Use of sex-specific thresholds for high-sensitivity cardiac troponin I (hs-cTnI) in patients with suspected acute coronary syndrome identified five times more additional women than men with myocardial injury, but did not lead to better treatment or outcomes in women, according to a new High-STEACS analysis.

Women were half as likely to receive treatment for acute coronary syndrome as men, although rates of diagnostic, therapeutic, and preventive interventions increased among both sexes following implementation of the sex-specific thresholds. This disparity persisted in analyses restricted to those with adjudicated type 1 myocardial infarction (MI) and among both younger and older women.

In addition, their outcomes were not improved. Both men and women identified by the new assay were at risk of cardiovascular events at 1 year, with 1 in 8 having a recurrent MI or cardiovascular death, the authors reported today in the Journal of the American College of Cardiology.

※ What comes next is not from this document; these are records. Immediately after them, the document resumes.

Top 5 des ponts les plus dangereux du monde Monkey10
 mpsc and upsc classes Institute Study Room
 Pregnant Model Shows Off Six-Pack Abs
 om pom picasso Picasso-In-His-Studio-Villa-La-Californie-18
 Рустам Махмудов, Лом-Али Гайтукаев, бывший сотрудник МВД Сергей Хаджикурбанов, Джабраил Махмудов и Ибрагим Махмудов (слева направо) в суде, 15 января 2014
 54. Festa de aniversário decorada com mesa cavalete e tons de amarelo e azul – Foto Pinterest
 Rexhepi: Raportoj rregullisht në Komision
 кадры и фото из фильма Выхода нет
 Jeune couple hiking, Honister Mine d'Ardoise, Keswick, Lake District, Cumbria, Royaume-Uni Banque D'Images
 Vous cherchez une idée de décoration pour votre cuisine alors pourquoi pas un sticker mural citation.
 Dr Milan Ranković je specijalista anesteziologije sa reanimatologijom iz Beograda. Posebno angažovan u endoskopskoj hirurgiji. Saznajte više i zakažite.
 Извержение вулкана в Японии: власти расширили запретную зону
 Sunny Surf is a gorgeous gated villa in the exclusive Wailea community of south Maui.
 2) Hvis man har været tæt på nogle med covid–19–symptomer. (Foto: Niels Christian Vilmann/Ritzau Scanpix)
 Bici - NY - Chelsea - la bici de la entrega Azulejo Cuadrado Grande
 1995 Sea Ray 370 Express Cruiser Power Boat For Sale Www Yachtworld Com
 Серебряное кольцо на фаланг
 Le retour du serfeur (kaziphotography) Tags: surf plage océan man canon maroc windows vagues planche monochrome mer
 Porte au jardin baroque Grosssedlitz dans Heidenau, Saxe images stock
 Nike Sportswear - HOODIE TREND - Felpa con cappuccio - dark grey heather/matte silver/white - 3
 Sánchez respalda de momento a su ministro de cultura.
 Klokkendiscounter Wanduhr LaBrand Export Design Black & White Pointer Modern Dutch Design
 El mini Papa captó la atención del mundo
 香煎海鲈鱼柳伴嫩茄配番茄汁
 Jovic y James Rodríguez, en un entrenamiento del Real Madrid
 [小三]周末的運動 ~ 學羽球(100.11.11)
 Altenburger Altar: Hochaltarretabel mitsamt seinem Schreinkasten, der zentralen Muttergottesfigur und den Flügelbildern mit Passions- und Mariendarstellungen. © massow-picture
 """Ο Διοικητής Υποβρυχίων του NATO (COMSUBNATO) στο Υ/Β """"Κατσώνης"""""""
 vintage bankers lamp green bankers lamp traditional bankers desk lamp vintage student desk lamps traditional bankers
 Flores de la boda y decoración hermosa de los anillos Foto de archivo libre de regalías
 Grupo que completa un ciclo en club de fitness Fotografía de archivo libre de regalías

"We need to continue to educate clinicians about the importance of high-sensitivity troponin as a diagnostic test and to continue to promote the investigation of coronary artery disease, particularly in women, to try and close the gap between men and women," senior author Nicholas Mills, MD, PhD, University of Edinburgh, Scotland, told theheart.org | Medscape Cardiology.

In an accompanying editorial, Allan S. Jaffe, MD, and Sharonne N. Hayes, MD, both with Mayo Clinic in Rochester, Minnesota, write: "It is clear from this study that simply improving diagnostic accuracy cannot remedy deeply embedded gender disparities in attitudes, practice, and outcomes. Simply put, if one does not act on the data, no diagnostic test will ever have additional worth."

Neither the editorialists nor Mills were surprised by the null effect on outcomes. "When I first learned about cardiac troponin, I thought that it would have quite a dramatic impact on patient outcomes," Mills said. "But as we got used to using the test in clinical practice, it is clear that we identify a much broader group of patients with more complex underlying cardiac disease and comorbid conditions and that the treatment can be challenging. So it is perhaps not surprising that we didn't improve outcomes."

In the main High-STEACS analysis, use of the hs-cTnI assay with a sex-specific 99th-percentile diagnostic threshold of 34 ng/L for men and 16 ng/L for women reclassified 1 in 6 patients with myocardial injury who were not identified on a standard troponin test. However, only one third of these patients had a diagnosis of type 1 MI and there was no benefit in terms of the primary endpoint of MI or CV death at 1 year.

In the new prespecified analysis stratified by sex, outcomes appeared better among men in the implementation phase of the study, although this was of borderline significance in the adjusted analysis, Mills noted.

The primary outcome occurred in 18% of men with myocardial injury during the validation phase and in 15% during the implementation phase (adjusted hazard ratio [HR], 0.85; 95% confidence interval [CI], 0.71 - 1.01) and in 18% and 17%, respectively, of women (HR, 1.11; 95% CI, 0.92 - 1.33).

Troponin was thought to be a sex-independent diagnostic test when it was first introduced in clinical practice in the 1990s, but it has been consistently shown across 30 studies and a recent meta-analysis that the 99th-percentile upper-reference-limit values are twice as high in men as they are in women, Mills explained.

The fourth universal definition of MI, published last summer, also recommends sex-specific thresholds for troponin assays, as do the package inserts for a series of hs-troponin assays approved for clinical practice in the US in the last 12 months. Still, a global survey by the investigators of almost 2000 institutions showed that only 1 in 5 hospitals that use hs-troponin assays use sex-specific thresholds.  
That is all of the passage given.